### ASSIGNMENT
Answer these questions from the article on The Indian Wars Refought, numbering your answers to match:
1. In which two cities did the film play after its release?
2. Which regiment supplied the troops for the film?
3. In what two regions was the film shot?

### SOURCE DOCUMENT
BEGIN

The Indian Wars Refought is a 1914 American silent Western film that depicts several historical battles of The Indian Wars. The film was directed by Theodore Wharton and stars William F. Cody, Nelson Appleton Miles and Charles King, all of whom participated in the actual battles depicted in the movie. The feature was produced by the Buffalo Bill Historical Picture Company and Essanay Film Mfg. Company. The film was released in August 1914, but according to modern sources, it only played in Denver and New York City because of pressure from the government, which disapproved of its content because it showed the Indians in a somewhat favorable light. It is now considered a lost film.

According to news sources from 1917, the original film was titled Wars of Civilization, but other alternate titles for the feature include: The Last Indian Battles, From the Warpath to the Peace Pipe, The Wars for Civilization in America, Buffalo Bill's Indian Wars and Indian War Pictures.

==Synopsis==
The film recreates four battles – the Battle of Summit Springs, the Battle of Warbonnet Creek, the Battle of the Mission and the Battle of Wounded Knee – which were fought by the United States Cavalry and various tribes of the Sioux Indians. The movie also features re-enactments of the Campaign of the Ghost Dance or Messiah Craze War, and the capture of Chief Big Foot. The feature also depicted Indian war dances, burning of camps and tepees, horse rustling and scalping. The end of the picture included scenes of Indian children attending modern schools and Indian farmers bringing in their crops.

==Cast==
- William F. Cody
- Nelson Appleton Miles
- Jesse M. Lee
- Frank D. Baldwin
- Marion P. Maus
- Charles King
- H. G. Sickles
- Short Bull
- Dewey Beard

==Production and background==
William F. Cody (Buffalo Bill) approached Secretary of War Lindley M. Garrison and Secretary of the Interior Franklin K. Lane about making this film. Garrison supplied Cody with the necessary troops from the 12th U. S. Cavalry and Lane authorized the participation of over 1,000 Sioux Indians. Lieutenant General Nelson Appleton Miles was hired as a technical consultant to make sure that the re-enactments were as accurate as possible, and was a cast member as well. Colonel H. G. Sickles and Charles King recreated their parts in the original battles of Wounded Knee and Warbonnet Creek, respectively. The film was shot at the sites of the original battles between September 1913 and November 1913 in the Bad Lands of South Dakota and the Black Hills of Wyoming. On February 27, 1914, the film was screened for Secretary Lane and other members of Woodrow Wilson's cabinet. After Cody's death in 1917, footage from the film was used in The Adventures of Buffalo Bill, a tribute to the late Cody.

END

(Dataset entries)
BEGIN

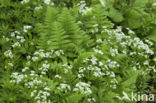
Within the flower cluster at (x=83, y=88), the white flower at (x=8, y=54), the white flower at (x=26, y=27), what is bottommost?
the flower cluster at (x=83, y=88)

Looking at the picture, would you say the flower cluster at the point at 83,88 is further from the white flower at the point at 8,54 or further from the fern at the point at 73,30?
the white flower at the point at 8,54

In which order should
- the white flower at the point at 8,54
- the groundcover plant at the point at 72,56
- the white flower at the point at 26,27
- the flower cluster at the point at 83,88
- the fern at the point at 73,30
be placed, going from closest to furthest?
the flower cluster at the point at 83,88 < the groundcover plant at the point at 72,56 < the white flower at the point at 8,54 < the white flower at the point at 26,27 < the fern at the point at 73,30

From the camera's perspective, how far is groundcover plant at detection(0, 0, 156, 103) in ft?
13.6

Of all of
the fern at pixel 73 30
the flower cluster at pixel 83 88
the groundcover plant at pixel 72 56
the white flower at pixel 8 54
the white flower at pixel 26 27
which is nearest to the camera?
the flower cluster at pixel 83 88

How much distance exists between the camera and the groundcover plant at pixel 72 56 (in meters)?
4.14

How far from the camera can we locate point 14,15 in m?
5.88

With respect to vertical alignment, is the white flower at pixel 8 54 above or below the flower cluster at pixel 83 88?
above

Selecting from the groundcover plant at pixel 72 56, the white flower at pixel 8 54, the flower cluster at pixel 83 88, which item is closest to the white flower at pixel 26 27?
the groundcover plant at pixel 72 56

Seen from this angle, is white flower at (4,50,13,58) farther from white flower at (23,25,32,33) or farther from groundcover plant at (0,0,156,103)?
white flower at (23,25,32,33)

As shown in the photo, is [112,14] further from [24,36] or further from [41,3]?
[24,36]

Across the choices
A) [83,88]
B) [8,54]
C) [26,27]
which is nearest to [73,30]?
[26,27]

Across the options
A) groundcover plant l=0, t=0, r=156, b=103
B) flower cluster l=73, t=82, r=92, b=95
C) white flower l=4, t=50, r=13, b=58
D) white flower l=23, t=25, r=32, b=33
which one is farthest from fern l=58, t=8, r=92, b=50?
flower cluster l=73, t=82, r=92, b=95

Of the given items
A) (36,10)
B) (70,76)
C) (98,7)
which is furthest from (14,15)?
(70,76)

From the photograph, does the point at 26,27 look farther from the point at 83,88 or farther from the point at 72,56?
the point at 83,88
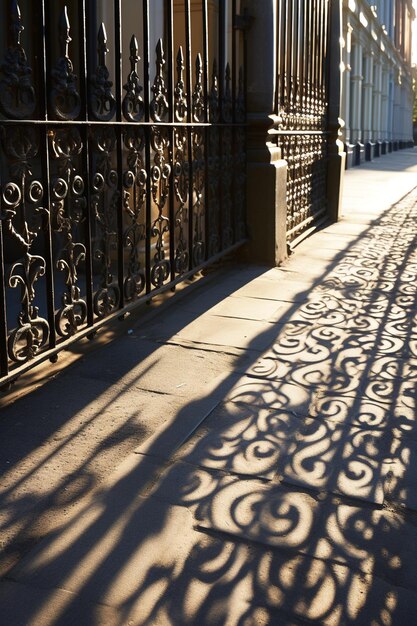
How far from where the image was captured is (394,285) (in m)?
6.41

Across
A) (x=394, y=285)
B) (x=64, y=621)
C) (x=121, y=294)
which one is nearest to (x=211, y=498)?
(x=64, y=621)

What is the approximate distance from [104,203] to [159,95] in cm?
92

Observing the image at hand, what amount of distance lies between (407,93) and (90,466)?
6258 centimetres

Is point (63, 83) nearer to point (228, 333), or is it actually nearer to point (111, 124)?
point (111, 124)

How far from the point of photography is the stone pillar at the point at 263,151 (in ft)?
21.3

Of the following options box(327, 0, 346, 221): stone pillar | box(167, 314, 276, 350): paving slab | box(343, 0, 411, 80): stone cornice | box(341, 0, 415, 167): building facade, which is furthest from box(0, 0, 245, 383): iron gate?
box(341, 0, 415, 167): building facade

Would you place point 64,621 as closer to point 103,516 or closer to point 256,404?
point 103,516

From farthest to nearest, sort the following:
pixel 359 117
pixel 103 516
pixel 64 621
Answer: pixel 359 117
pixel 103 516
pixel 64 621

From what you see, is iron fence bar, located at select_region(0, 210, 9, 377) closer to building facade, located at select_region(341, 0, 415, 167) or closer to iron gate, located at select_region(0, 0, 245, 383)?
iron gate, located at select_region(0, 0, 245, 383)

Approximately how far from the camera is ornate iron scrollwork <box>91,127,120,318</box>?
403 cm

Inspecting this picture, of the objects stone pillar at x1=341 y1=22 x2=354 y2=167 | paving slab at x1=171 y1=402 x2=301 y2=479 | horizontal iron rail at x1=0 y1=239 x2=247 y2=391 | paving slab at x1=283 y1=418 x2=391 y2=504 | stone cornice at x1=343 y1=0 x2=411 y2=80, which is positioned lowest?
paving slab at x1=283 y1=418 x2=391 y2=504

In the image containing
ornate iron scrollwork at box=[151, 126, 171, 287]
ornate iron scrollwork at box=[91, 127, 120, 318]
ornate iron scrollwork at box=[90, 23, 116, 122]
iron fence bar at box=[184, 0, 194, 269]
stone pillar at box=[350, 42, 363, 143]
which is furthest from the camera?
stone pillar at box=[350, 42, 363, 143]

END

### RESULT FOR THIS EXERCISE
1. Denver and New York City
2. The 12th U. S. Cavalry
3. The Bad Lands of South Dakota and the Black Hills of Wyoming